▶ **FRAGMENTO DEL TEXTO**

'''

Por: Carlos Efrén Rangel.
Autlán de Navarro, Jalisco. 21 de junio de 2018. (Letra Fría).- La desaparición de personas es un crimen en donde los rasgos de civilización tocan fondo. Lo fueron durante las terribles dictaduras militares del sur de América en el siglo pasado, y lo son en esta época, en estos municipios donde están nuestros hogares.
Periodistas locales pusieron luz en hechos relevantes: desde Cihuatlán pasa por Autlán un cinturón de alto riesgo que llega hasta Zapotlán. Otras cifras nos recuerdan que en los últimos meses desaparecen cinco personas cada semana. Rubén Martín, por ejemplo nos hizo ver que el Estado gasta más dinero en recuperar coches que en encontrar personas y varios cronistas narraron el horror de cuerpos que desaparecen en ácido.
De este fenómeno hay un rasgo que vuelve más grotesca a la tragedia. Es el discurso que socialmente se construye en torno a los desaparecidos. En redes sociales, en las calles, en las conversaciones de amigos, es muy común que ante una noticia de esta naturaleza lluevan comentarios del tipo: “sólo le pasa a los que andan en malos pasos”, “seguro se la debía a alguien”, “a puro delincuente” y si la víctima es una mujer, el juicio suele ser más duro, a lo anterior hay que sumar recriminaciones sobre la vida íntima. Es decir: hacemos a las víctimas responsables de su padecimiento y más concretamente: es la “impureza moral” de los desaparecidos la razón de convertirse en blanco del crimen.

'''

Datos de razonamiento sobre la geometría de escenas

'''

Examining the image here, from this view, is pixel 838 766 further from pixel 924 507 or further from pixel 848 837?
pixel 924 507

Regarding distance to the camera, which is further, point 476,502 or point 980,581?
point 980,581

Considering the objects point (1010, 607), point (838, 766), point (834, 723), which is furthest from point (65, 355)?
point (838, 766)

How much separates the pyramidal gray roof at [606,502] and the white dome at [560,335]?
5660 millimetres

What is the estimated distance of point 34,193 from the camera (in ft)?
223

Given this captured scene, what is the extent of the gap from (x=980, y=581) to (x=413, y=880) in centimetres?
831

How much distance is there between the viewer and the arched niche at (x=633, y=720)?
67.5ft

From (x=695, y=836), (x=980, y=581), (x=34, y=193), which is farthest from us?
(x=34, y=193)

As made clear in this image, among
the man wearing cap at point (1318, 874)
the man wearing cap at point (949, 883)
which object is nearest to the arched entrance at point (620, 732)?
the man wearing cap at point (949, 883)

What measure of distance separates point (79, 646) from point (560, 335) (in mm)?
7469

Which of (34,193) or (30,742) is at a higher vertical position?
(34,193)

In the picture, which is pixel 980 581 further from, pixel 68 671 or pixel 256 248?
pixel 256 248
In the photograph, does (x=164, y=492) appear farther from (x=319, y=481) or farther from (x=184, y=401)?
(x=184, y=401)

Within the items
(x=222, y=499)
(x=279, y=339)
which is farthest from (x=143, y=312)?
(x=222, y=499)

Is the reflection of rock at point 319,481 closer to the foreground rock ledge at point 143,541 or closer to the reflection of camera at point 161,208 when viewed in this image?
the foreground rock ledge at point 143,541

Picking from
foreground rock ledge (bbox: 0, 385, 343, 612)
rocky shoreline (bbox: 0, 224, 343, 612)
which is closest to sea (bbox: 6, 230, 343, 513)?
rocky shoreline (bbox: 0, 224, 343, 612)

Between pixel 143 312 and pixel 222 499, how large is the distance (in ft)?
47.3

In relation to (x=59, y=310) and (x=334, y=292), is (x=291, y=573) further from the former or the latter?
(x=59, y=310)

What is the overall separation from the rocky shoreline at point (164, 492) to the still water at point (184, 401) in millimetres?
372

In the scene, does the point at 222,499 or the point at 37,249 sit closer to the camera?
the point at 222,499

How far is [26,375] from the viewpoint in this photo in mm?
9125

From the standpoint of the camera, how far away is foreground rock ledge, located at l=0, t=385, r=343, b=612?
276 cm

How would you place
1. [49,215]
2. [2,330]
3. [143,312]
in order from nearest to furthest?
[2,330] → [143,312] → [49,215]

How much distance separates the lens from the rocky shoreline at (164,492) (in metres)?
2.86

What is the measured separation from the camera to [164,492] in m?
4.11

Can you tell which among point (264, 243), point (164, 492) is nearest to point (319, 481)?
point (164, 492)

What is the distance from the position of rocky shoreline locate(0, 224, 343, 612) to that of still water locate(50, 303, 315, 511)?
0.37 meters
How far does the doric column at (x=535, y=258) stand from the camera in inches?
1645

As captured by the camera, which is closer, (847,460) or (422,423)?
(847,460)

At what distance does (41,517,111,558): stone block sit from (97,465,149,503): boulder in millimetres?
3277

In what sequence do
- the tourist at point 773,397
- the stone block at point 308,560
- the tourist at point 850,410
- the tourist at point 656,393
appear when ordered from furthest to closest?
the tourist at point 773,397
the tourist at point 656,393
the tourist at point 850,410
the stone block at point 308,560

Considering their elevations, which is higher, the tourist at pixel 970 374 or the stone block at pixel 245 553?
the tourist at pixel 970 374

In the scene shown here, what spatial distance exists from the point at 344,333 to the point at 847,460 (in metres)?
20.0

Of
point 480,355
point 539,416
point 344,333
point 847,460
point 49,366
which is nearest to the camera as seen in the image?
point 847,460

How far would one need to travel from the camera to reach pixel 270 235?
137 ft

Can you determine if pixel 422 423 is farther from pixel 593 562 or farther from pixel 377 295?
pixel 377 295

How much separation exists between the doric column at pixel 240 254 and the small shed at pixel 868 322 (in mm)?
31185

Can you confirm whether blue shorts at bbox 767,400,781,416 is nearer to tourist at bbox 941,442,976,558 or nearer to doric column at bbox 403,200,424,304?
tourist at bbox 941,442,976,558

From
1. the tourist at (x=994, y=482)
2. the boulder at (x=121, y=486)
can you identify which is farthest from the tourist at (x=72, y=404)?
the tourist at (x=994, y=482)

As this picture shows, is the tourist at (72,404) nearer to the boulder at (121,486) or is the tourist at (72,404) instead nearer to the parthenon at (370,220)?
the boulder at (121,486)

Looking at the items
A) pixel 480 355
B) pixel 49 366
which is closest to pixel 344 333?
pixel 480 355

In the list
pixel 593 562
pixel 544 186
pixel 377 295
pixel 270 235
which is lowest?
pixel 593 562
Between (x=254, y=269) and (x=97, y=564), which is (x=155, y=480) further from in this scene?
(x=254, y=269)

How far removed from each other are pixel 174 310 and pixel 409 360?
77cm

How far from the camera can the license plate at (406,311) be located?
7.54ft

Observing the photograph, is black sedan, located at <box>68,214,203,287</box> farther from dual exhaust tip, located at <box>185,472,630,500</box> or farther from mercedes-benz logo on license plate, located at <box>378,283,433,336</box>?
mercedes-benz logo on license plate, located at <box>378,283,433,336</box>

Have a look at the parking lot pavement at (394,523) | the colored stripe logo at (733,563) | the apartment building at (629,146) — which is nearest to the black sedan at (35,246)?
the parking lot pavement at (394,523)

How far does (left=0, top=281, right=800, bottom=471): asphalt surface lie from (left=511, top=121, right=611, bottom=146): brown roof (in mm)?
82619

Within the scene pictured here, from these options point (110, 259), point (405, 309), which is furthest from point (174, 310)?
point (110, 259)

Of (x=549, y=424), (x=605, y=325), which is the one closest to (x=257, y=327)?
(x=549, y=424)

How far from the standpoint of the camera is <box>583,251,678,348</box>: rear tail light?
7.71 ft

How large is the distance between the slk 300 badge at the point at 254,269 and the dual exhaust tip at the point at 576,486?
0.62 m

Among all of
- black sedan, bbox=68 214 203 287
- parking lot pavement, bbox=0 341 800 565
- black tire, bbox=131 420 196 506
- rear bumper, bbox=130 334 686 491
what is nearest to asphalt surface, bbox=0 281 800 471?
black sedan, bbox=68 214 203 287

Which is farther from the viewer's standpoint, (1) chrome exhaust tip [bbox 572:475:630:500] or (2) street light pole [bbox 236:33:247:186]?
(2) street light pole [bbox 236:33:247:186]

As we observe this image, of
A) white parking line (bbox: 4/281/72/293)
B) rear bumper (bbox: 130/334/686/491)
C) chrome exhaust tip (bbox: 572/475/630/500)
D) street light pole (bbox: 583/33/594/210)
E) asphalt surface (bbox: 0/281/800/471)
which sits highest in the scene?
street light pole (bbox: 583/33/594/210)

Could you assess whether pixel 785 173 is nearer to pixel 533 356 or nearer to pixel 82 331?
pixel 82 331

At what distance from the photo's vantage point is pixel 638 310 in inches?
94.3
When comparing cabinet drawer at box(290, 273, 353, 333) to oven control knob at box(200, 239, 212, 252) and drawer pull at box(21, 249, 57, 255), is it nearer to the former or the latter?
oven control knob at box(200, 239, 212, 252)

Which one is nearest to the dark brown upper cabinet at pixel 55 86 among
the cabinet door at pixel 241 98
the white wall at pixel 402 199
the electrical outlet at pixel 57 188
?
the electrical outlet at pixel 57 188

'''

▶ **TAREA**
Transcribe del texto sobre la desaparición de personas el pasaje que va desde "Periodistas locales pusieron" hasta "desaparecen en ácido.", incluidas estas últimas palabras.

▶ **RESPUESTA**
Periodistas locales pusieron luz en hechos relevantes: desde Cihuatlán pasa por Autlán un cinturón de alto riesgo que llega hasta Zapotlán. Otras cifras nos recuerdan que en los últimos meses desaparecen cinco personas cada semana. Rubén Martín, por ejemplo nos hizo ver que el Estado gasta más dinero en recuperar coches que en encontrar personas y varios cronistas narraron el horror de cuerpos que desaparecen en ácido.